Was macht den Meursault-Dorflage von Schann-Franswoa so grandios? Da gibt es viele Stimmen, meist Premium-Weinhändler und Edelwein-Verkoster (die ganz üble Sorte Weinwichtel), die eigentlich alle unterschiedliche Ansichten und Erklärungen haben, warum er so grandios ist. Dabei ist die einzige Erklärung ganz einfach: Er schmeckt einfach supersuper!
Für mich sind es nur zwei Komponenten, die diesen Wein grandios machen. Nur zwei bedeutet: Die Weine von Coche-Dury sind nicht vielschichtig. Das ist alleine meine Meinung. Kapiert? (Bevor die Shitstorm-Mails wieder den Redaktionsassistenten aus dem Gleichgewicht bringen)
Nicht vielschichtig also.
Alleine diese Bemerkung wird jetzt wieder Gemüter zur Weißglut bringen. Ein Chardonnay, eigentlich „der“ Dorflagen-Chardonnay aus dem Burgund, wo der Chardonnay ja zu Hause ist, so ein Chardonnay muss vielschichtig sein, denn anders ist sein Preis (aktuell um die 200 Euro – wenn man überhaupt einen bekommt) nicht zu erklären. Ist ein Château Pétrus vielschichtig?
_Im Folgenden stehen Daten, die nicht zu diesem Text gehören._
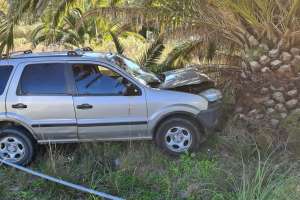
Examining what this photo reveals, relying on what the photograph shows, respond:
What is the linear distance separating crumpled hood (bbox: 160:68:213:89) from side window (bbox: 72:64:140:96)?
69cm

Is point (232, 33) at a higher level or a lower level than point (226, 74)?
higher

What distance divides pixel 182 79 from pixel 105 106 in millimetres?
1462

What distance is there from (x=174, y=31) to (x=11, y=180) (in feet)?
12.8

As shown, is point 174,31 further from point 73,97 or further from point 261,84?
point 73,97

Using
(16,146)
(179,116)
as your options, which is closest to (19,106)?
(16,146)

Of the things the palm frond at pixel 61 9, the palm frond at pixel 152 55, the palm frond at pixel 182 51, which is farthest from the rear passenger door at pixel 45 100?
the palm frond at pixel 152 55

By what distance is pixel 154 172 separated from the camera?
23.2ft

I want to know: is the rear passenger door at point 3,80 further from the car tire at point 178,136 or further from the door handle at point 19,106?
the car tire at point 178,136

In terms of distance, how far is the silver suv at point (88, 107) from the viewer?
756cm

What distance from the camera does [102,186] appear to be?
6719mm

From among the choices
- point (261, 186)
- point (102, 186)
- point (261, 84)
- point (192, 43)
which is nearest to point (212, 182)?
point (261, 186)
Nö! Ist ein Masseto vielschichtig? Nö! Und beide Weine sind noch viel teurer als der ohnehin schon teure Coche. Überschätzte, plumpe Saftbomben sind sie auch. Das ist der Coche nicht. Aber vielschichtig eben auch nicht. Der Preis macht also keine Vielschichtigkeit. Aber die braucht dieser Wein ohnehin nicht.
Ein Teil des Weingeschwätzes lautet, dass hervorragende und dann meist auch teure Weine so vielschichtig sein müssen wie eine asiatische Konkubine. Müssen sie nicht! Es genügen zwei, drei bis zum Anschlag herausgearbeitete Komponenten, um sie unverwechselbar zu machen. Die Handschrift des Winzers ist entweder eine dieser Komponenten, oder sie vereint die Komponenten. Bei Schann-Franswoa ist es die Handschrift, die 1. die Salze des Terroirs und 2. den Holzeinsatz vereint. Und noch mehr als die Salze des Terroirs ist es der sehr spezielle Einsatz der Stückfässer, das Verhältnis zwischen neuem und gebrauchtem Holz, der für diesen herrlichen Geschmack des Schann-Franswoa-Dorflagen-Meursault verantwortlich zeichnet. Finde ich. Und habe richtig gefunden.
Coche-Dury-Weine haben alles, was die Naturweinszene hassen muss. Der Winzer lebt die konventionelle Landwirtschaft (wenig Herbizide, dafür alles andere, vor allem Fungizide satt), er verwendet verpöntes, getoastetes Holz und noch dazu sind seine Weine scheißteuer. Schann-Franswoa ist der alte, weiße Mann der konventionellen Weinszene: konservativ, in Ansätzen sogar reaktionär und im Eigentlichen auch schlicht. Er zählt zu jenen Winzern, die auf die Frage „Wie machen Sie das?“ mit „Keine Ahnung, das haben wir immer schon so gemacht“ antwortet.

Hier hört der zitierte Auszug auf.